One thing people should never be afraid of is to learn. 

I dont care who you are or how long you have been shooting for there is always room to learn. A lot of the seasoned posters here seem to be so stuck in their ways and have the "Im a stills shooter i dont need video, i dont care about video". Pretty narrow minded if you ask me and your missing out on an incredible way to convey your passions or subject to others.

Therefore I would be happy for canon to ditch the non touch screen, and add a rotating screen. Ive been a pro for over 10 years using everything from the top level cameras down to the XXD range. In my experience tilt screens dont really make the camera more vulnerable. As a professional and the cost they are to buy if it did break I would buy another or have it repaired not an issue to me. Its usability is far more useful. 

That said I do miss the controls of the XD bodies with the cameras that have a rotating screen. So I would be happy to compromise with a screen like the M5.

★ ★ ★

[Requirement]
Copy out the forum post about camera screens in full, word for word.

★ ★ ★

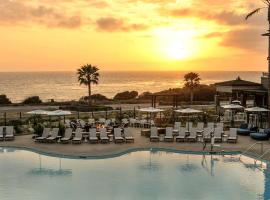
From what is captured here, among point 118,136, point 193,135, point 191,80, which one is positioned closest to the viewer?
point 118,136

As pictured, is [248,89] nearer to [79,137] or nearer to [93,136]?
[93,136]

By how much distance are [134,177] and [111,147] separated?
14.0 ft

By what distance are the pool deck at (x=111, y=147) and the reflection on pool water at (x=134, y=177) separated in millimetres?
478

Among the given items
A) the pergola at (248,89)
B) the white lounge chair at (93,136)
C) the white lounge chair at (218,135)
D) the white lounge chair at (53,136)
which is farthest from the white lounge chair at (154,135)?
the pergola at (248,89)

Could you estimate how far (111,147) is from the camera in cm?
1928

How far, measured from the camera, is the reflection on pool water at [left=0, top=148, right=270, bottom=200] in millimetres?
13250

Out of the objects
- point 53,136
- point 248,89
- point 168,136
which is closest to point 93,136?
point 53,136

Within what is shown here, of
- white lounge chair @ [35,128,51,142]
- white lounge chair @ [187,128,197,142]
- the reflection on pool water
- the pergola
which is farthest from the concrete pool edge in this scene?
the pergola

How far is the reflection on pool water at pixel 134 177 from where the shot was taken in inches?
522

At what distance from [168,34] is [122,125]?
20.8 metres

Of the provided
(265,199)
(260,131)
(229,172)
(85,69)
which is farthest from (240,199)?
(85,69)

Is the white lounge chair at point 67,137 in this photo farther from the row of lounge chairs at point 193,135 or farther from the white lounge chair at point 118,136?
the row of lounge chairs at point 193,135

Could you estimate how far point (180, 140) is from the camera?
2083 cm

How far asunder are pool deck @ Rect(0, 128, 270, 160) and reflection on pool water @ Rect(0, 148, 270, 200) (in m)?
0.48
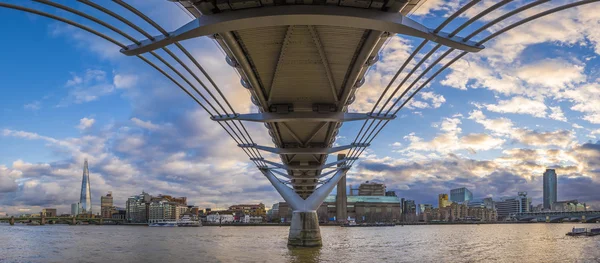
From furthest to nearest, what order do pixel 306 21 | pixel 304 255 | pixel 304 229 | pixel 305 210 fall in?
pixel 305 210, pixel 304 229, pixel 304 255, pixel 306 21

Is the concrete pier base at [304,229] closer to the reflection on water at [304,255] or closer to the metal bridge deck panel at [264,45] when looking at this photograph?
the reflection on water at [304,255]

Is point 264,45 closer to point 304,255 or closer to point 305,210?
point 304,255

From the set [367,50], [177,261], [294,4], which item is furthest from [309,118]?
[177,261]

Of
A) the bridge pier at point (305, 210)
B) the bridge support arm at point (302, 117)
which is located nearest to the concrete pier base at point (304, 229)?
the bridge pier at point (305, 210)

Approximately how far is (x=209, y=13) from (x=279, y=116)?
Answer: 13995 mm

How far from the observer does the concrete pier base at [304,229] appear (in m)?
53.6

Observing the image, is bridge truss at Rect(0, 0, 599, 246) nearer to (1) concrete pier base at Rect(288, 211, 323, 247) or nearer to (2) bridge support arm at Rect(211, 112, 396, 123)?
(2) bridge support arm at Rect(211, 112, 396, 123)

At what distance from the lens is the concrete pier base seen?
2110 inches

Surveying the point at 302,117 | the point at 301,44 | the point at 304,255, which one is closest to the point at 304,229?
the point at 304,255

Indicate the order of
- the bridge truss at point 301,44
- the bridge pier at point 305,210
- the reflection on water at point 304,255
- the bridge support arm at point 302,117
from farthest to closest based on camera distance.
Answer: the bridge pier at point 305,210 < the reflection on water at point 304,255 < the bridge support arm at point 302,117 < the bridge truss at point 301,44

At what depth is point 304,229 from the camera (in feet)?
176

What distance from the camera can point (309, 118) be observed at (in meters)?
28.8

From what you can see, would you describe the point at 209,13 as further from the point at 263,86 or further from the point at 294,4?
the point at 263,86

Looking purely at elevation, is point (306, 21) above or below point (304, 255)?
above
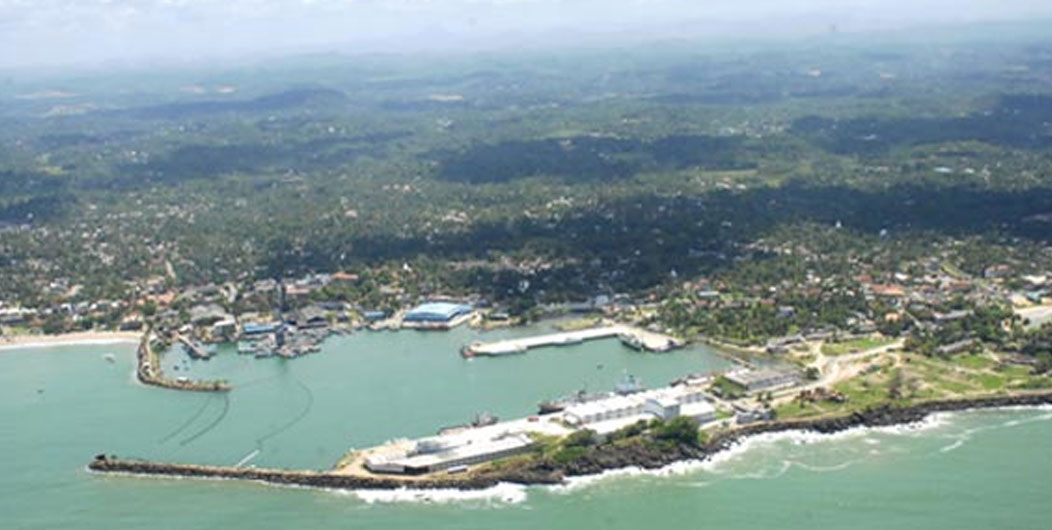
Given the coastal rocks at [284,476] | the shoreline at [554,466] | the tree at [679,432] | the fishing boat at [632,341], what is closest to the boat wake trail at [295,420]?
the coastal rocks at [284,476]

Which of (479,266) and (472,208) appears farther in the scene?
(472,208)

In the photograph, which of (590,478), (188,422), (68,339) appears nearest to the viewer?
(590,478)

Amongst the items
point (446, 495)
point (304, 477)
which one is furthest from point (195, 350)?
point (446, 495)

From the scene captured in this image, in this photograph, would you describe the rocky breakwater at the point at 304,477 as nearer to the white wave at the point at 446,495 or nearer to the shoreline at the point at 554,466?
the shoreline at the point at 554,466

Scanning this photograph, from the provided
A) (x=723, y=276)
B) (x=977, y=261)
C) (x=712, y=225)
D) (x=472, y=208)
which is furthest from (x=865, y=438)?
(x=472, y=208)

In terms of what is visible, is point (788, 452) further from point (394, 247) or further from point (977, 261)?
point (394, 247)

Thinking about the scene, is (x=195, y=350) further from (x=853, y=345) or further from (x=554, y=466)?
(x=853, y=345)
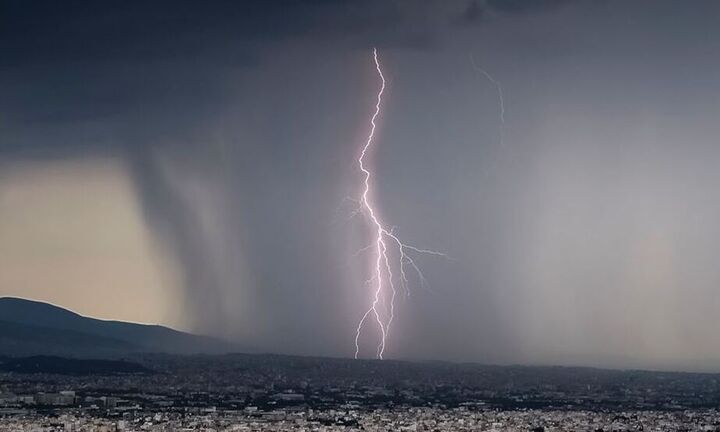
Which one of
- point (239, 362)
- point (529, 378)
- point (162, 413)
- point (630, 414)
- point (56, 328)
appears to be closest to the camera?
point (162, 413)

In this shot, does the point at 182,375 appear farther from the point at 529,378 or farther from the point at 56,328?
the point at 56,328

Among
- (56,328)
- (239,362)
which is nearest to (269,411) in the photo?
(239,362)

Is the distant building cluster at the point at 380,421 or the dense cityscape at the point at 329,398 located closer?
the distant building cluster at the point at 380,421

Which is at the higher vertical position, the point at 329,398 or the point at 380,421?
the point at 329,398

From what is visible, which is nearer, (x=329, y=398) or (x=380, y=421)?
(x=380, y=421)

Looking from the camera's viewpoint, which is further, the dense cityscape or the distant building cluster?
the dense cityscape

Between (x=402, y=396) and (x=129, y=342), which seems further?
(x=129, y=342)

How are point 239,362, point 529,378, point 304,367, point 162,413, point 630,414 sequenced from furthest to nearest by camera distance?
point 239,362 → point 304,367 → point 529,378 → point 630,414 → point 162,413

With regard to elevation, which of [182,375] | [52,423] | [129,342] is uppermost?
[129,342]
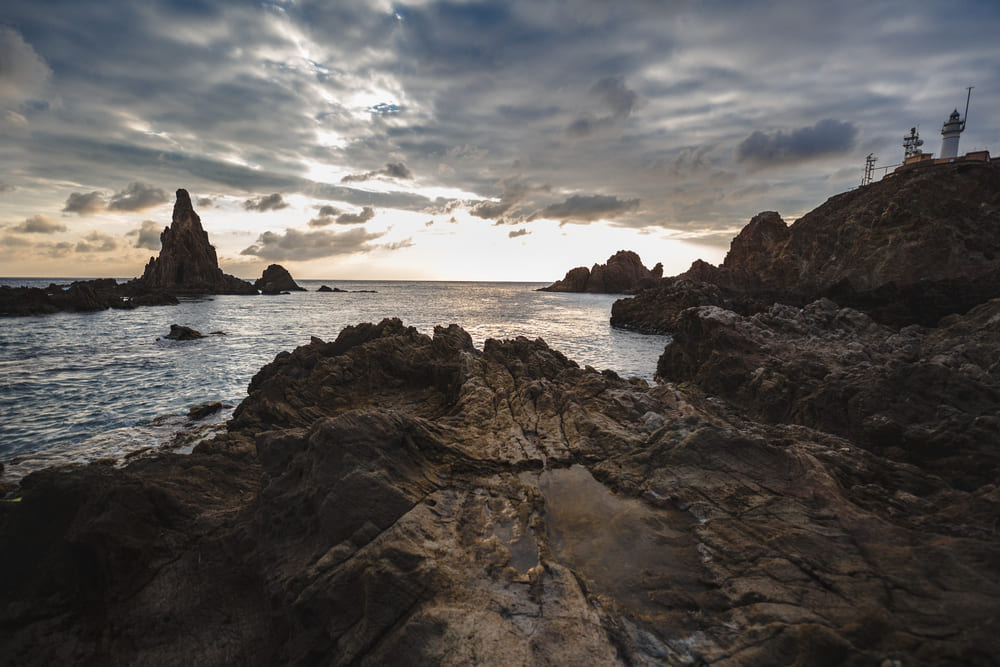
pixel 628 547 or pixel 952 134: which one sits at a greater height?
pixel 952 134

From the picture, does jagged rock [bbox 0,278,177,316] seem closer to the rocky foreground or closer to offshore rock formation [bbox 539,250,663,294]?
the rocky foreground

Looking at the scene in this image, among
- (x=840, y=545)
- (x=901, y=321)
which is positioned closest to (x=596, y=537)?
(x=840, y=545)

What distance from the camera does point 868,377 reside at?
11.8m

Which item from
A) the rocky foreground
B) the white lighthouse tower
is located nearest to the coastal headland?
the rocky foreground

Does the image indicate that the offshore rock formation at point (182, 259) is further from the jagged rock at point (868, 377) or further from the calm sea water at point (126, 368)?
the jagged rock at point (868, 377)

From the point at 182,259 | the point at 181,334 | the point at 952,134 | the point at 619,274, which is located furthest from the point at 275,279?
the point at 952,134

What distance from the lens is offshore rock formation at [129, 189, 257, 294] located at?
10506 centimetres

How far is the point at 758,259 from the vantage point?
79.8 m

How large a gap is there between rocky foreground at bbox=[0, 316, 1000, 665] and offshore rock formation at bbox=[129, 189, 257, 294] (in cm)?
12587

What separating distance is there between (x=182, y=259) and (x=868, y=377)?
13934 centimetres

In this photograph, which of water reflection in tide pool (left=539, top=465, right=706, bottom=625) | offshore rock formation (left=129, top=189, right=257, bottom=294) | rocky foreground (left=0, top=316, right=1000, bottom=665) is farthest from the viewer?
offshore rock formation (left=129, top=189, right=257, bottom=294)

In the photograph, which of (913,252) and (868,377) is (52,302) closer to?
(868,377)

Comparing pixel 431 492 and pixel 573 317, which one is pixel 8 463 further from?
pixel 573 317

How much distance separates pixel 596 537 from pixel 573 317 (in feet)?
198
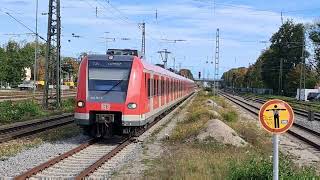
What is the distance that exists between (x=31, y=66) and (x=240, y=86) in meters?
82.6

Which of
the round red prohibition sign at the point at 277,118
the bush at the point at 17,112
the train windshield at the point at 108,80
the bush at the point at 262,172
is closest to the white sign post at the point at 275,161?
the round red prohibition sign at the point at 277,118

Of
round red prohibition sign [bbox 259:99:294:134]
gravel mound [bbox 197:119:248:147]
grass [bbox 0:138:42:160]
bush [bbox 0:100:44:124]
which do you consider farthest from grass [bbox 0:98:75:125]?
round red prohibition sign [bbox 259:99:294:134]

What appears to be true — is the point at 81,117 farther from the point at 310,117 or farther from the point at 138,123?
the point at 310,117

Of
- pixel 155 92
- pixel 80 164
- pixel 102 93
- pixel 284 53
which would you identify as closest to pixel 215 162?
pixel 80 164

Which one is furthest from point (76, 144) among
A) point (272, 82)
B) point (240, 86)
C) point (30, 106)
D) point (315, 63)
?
point (240, 86)

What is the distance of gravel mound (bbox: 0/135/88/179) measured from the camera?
12.5 metres

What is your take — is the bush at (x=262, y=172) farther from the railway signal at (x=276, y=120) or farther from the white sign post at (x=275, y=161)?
the railway signal at (x=276, y=120)

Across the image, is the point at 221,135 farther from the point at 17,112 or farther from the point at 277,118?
the point at 17,112

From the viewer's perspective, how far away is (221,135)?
18.3 meters

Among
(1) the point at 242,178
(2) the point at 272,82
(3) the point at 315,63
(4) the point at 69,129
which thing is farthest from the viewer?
(2) the point at 272,82

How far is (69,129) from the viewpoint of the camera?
76.1ft

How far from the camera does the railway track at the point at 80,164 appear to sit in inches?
464

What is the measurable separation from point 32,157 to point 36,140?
12.6 feet

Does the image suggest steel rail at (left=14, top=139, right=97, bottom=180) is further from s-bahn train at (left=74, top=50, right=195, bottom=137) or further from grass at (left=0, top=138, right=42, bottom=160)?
s-bahn train at (left=74, top=50, right=195, bottom=137)
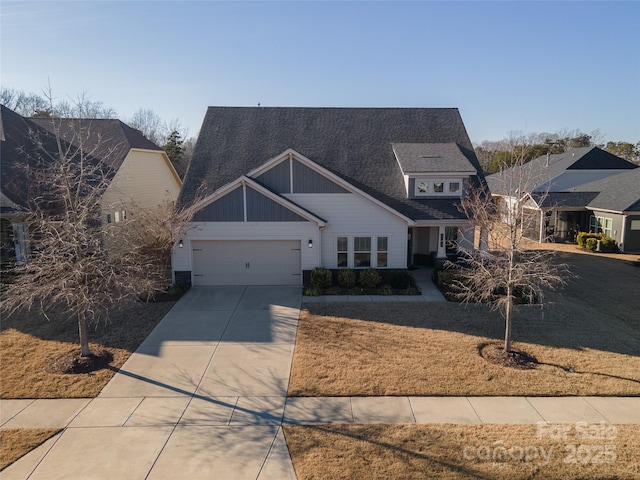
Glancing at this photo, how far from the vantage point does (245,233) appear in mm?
18125

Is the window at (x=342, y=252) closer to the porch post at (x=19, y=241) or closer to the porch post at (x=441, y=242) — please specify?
the porch post at (x=441, y=242)

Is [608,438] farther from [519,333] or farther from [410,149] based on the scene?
[410,149]

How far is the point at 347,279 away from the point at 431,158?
7.52m

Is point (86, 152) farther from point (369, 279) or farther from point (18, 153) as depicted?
point (369, 279)

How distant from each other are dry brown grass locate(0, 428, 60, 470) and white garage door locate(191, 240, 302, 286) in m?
10.3

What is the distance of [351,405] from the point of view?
935cm

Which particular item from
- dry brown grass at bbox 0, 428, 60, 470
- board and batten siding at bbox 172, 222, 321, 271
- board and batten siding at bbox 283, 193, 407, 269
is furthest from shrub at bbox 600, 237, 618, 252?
dry brown grass at bbox 0, 428, 60, 470

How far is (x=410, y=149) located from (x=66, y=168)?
50.3 feet

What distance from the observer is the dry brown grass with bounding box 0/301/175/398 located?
10211 millimetres

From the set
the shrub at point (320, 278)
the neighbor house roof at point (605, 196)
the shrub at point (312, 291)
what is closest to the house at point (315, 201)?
the shrub at point (320, 278)

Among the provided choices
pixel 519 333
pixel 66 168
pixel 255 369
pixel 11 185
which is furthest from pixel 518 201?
pixel 11 185

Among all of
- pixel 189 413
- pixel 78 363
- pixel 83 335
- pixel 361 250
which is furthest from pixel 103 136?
pixel 189 413

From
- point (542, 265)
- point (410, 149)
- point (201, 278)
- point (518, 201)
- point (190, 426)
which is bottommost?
point (190, 426)

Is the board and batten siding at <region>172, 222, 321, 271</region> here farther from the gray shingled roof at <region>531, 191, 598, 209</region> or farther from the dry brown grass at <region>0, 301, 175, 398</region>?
the gray shingled roof at <region>531, 191, 598, 209</region>
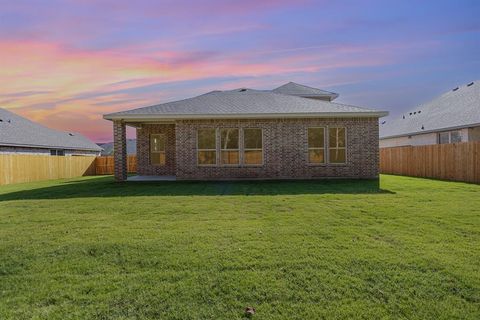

★ ★ ★

[Result for this exercise]
One thing people should never be afraid of is to learn. 

I dont care who you are or how long you have been shooting for there is always room to learn. A lot of the seasoned posters here seem to be so stuck in their ways and have the "Im a stills shooter i dont need video, i dont care about video". Pretty narrow minded if you ask me and your missing out on an incredible way to convey your passions or subject to others.

Therefore I would be happy for canon to ditch the non touch screen, and add a rotating screen. Ive been a pro for over 10 years using everything from the top level cameras down to the XXD range. In my experience tilt screens dont really make the camera more vulnerable. As a professional and the cost they are to buy if it did break I would buy another or have it repaired not an issue to me. Its usability is far more useful. 

That said I do miss the controls of the XD bodies with the cameras that have a rotating screen. So I would be happy to compromise with a screen like the M5.